ROLE OF LITHOLOGY AND STRUCTURE ON REGIONAL GROUND-WATER FLOW TO LARGE SPRINGS OF THE OZARK PLATEAUS, MIDCONTINENT U.S


BRAHANA, Van, Geosciences, Univ of Arkansas, 20 Ozark Hall, Fayetteville, AR 72701-1201 and PENNINGTON, Darrell, Geosciences, University of Arkansas, 113 Ozark Hall, Fayetteville, AR 72701, brahana@uark.edu

The regional karst aquifers of the Ozark Plateaus are unique in many ways for midcontinent U.S. aquifer systems. The Ozark region of Missouri and Arkansas contains many more large springs (> 1 cubic m/sec) than contiguous Paleozoic aquifers elsewhere, including 3 of the 10 largest first-magnitude springs in the county. Recent studies within the past 20 years that have evaluated regional aquifer systems (e.g. RASA and NAWQA) have tended to lump a thick stratigraphic interval (~400 m) of predominantly dolomite and sandstone into the Ozark aquifer, which for some regional assessments is appropriate; emerging data, however, indicate that within this thick interval there are strong, localized karst-flow distributions. Studies at less than regional scale utilizing the entire Ozark aquifer interval rather than distinct lithologic units tend to oversimplify the hydrogeology, with the concurrent loss of information and understanding. This paper evaluates the stratigraphic range and areal extent of flow distributions in the interval of the Ozark aquifer, and seeks to draw a coherent conceptual model that explains discharge and water quality in terms of processes and controls related to the evolution of the karst hydrogeology of the Potosi Formation.

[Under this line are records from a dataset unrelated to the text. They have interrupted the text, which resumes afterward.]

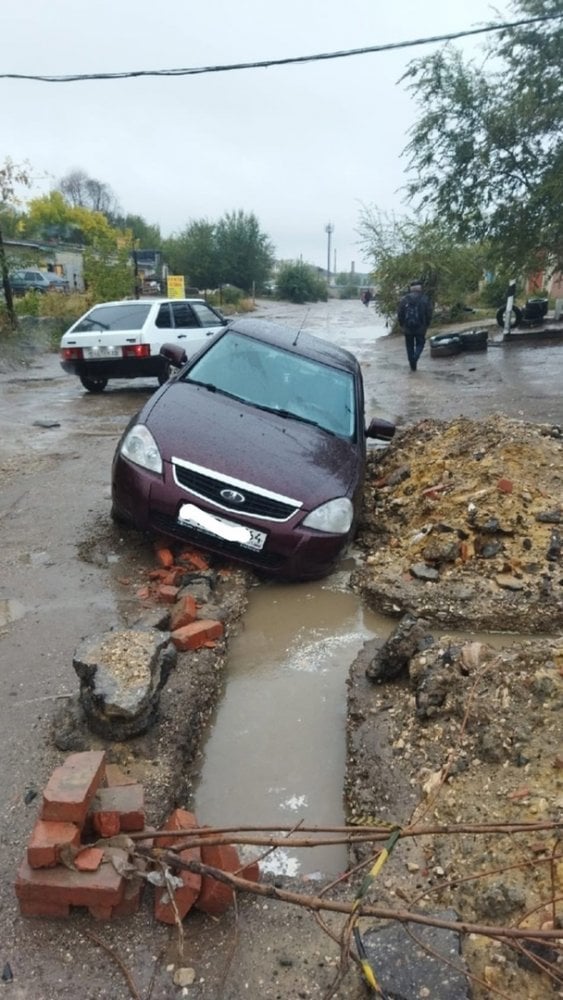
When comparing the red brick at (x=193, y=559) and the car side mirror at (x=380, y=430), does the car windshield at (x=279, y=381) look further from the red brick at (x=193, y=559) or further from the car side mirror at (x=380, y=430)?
the red brick at (x=193, y=559)

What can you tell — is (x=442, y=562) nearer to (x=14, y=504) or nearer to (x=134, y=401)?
(x=14, y=504)

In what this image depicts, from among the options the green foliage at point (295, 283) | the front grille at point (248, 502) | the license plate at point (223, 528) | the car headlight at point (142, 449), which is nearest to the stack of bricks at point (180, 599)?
the license plate at point (223, 528)

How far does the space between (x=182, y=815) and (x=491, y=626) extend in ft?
8.54

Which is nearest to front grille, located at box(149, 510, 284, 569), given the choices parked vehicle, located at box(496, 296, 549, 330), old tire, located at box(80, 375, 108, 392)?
old tire, located at box(80, 375, 108, 392)

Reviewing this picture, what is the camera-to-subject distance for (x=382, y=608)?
4547mm

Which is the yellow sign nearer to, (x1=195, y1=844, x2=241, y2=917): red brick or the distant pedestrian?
the distant pedestrian

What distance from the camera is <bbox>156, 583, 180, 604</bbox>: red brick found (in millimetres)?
4379

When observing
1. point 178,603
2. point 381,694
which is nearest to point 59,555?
point 178,603

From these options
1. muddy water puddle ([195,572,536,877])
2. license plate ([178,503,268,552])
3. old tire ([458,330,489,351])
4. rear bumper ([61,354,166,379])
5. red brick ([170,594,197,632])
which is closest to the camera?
muddy water puddle ([195,572,536,877])

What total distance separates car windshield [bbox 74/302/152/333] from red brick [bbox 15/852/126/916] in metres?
10.7

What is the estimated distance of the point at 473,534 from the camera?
16.5ft

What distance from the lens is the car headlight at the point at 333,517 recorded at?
461cm

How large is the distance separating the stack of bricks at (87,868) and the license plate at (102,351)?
10.3m

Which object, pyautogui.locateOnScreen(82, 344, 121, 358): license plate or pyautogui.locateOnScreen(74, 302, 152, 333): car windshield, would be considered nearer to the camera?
pyautogui.locateOnScreen(82, 344, 121, 358): license plate
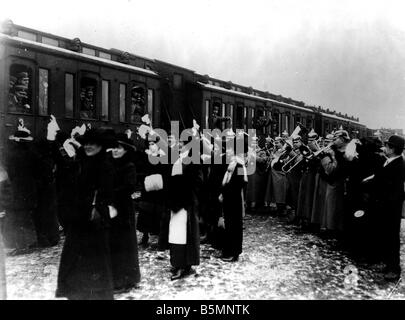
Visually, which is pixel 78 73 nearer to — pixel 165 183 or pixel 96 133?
pixel 165 183

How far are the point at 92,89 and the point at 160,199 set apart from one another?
205 inches

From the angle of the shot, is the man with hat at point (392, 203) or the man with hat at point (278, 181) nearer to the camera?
the man with hat at point (392, 203)

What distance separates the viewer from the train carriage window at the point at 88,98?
9633mm

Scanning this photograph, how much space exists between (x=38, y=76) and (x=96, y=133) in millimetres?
5892

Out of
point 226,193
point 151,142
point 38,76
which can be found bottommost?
point 226,193

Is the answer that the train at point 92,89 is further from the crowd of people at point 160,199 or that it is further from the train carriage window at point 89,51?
the crowd of people at point 160,199

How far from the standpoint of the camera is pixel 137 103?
1159cm

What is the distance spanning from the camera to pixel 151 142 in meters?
6.05

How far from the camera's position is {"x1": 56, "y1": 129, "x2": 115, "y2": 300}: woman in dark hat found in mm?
3229

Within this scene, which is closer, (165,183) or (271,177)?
(165,183)

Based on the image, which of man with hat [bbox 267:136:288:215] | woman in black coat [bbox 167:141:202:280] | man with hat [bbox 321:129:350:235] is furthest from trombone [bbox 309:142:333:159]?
woman in black coat [bbox 167:141:202:280]

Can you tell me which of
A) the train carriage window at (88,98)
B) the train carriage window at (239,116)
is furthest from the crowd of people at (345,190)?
the train carriage window at (239,116)

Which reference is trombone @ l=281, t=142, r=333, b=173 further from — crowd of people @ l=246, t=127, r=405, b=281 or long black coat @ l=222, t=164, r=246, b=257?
long black coat @ l=222, t=164, r=246, b=257
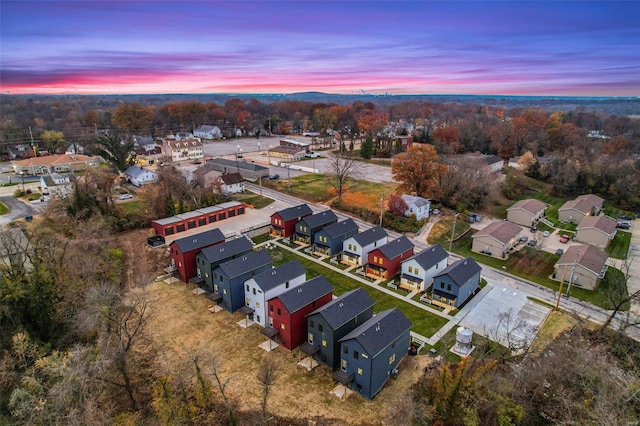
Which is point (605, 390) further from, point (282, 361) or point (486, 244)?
point (486, 244)

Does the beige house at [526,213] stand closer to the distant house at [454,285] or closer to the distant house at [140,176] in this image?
the distant house at [454,285]

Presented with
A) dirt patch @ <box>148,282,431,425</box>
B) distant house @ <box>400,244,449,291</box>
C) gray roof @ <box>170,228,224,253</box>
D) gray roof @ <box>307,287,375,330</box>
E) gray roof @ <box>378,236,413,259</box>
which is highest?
gray roof @ <box>170,228,224,253</box>

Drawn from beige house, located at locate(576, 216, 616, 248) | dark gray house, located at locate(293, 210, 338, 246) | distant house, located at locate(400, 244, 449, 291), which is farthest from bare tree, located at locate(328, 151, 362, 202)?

Data from numerous municipal wells indicate that the widespread, vuggy nature of permeability and the predominant lithology of the Potosi Formation resulted from early dolomitization and geochemical alteration. Well yields and focused hydraulic testing of individual units likewise is consistent with the Potosi as the predominant, most permeable interval within the Ozark aquifer. The concentration of large springs along linear trends that coincide with geophysical anomalies suggests major tectonic reactivation of basement faults broke the overlying brittle, carbonate cover into systematic orthogonal joint sets that facilitated vertical flow. Surface faults that appear to truncate the entire hydrostratigraphic section are consistent with this interpretation, as are distribution of endangered organisms such as Amblyopsis and Cambarus. Dye tracing, water-level mapping, stream piracy, and geochemistry provide additional constraints that explain most of the anomalous hydrogeologic behavior that cannot be accounted for with a single-layer Ozark aquifer model.